Short for "Tennessee Journalist," tnjn.com is a community dot.com where a reader, on any given day, can bounce between a story about deep space (for example, a hollow on Mars named after a Knoxville coffee shop) to inner space (remembrances of a grandfather's garden) to physical space (changes to Neyland Stadium) to personal space ("How Facebook can suck the life out of your life").
Web journalism engages all of the great and time-honored tools of news and opinion writing but also, because of its multiple dimensions, orchestrates images (still and video), slide shows, audio recordings, and principles of design that, unlike the printed page, involved clicks, jumps, links and hyperlinks. Not to mention reader feedback ad commentary, which can be displayed right along with the original article.
Creating a news Web site that students could run was a high priority for Jim Stovall, one-time editor of The Daily Beacon, wen he returned to UT to teach journalism in 2006. "Today's students grew up with cell phones, computers, and other high-tech devices. So when they think news, they think Web," he says. "It's imperative that UT's School of Journalism and Electronic Media think that way too."
In less than a year since conceptualization, tnjn.com has ben come a vital, plugged in, curriculum-based teaching tool and a lively player on the campus journalism scene. A content management system allows students—and any student can join the staff—the flexibility to input copy, photos, cutlines, headlines, and other elements.
"We get to dabble in a medium that is taking over," says tnjn.com News Editor Sarah Jane Nutt. "Other university-related journalistic outlets—Scoop, The Daily Beacon, WUTK, the Volunteer Channel—provide great hands-on experience, but tomorrow's print and broadcast journalists are going to have to learn the ropes of the online world."

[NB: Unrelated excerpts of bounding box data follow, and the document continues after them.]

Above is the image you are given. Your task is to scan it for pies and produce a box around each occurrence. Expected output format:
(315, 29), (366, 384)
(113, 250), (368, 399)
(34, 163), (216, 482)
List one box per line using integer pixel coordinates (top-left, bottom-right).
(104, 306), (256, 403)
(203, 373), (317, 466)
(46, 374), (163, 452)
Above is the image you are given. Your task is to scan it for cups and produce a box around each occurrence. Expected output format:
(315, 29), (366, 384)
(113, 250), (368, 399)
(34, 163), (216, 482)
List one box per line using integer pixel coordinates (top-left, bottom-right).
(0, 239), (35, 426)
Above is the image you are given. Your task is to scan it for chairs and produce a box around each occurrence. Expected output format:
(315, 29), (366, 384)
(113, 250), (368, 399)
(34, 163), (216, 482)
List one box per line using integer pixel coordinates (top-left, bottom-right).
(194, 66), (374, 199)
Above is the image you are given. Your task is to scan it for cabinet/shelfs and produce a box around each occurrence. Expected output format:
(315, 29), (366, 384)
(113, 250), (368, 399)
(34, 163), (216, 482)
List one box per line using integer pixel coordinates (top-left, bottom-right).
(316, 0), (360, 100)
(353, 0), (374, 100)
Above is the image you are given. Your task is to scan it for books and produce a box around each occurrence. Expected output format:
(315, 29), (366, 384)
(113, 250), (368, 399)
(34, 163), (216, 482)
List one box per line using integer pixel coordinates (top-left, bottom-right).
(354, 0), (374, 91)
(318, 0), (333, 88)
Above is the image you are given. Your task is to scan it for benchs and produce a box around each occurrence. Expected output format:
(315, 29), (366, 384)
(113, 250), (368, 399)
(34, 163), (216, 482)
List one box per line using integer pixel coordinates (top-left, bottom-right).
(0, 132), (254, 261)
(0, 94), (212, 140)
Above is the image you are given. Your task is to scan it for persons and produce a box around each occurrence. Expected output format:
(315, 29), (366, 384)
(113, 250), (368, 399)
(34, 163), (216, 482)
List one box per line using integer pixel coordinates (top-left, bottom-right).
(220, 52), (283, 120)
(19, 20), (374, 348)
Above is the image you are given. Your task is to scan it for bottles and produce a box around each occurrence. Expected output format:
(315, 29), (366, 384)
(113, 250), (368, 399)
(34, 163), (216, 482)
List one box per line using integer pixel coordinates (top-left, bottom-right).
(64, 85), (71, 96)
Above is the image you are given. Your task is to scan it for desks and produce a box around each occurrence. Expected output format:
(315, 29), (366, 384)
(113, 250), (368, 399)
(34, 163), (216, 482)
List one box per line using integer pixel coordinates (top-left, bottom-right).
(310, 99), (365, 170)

"The school needed a medium in which students could begin to understand that a news Web site is not just a newspaper on your computer screen," says Stovall. "We are going to be using a lot more audio and video this year, and one of the things I am encouraged is that students think creatively about their information, their tools, and their audience. I frankly do not know where this thing is headed - and that's the exciting part."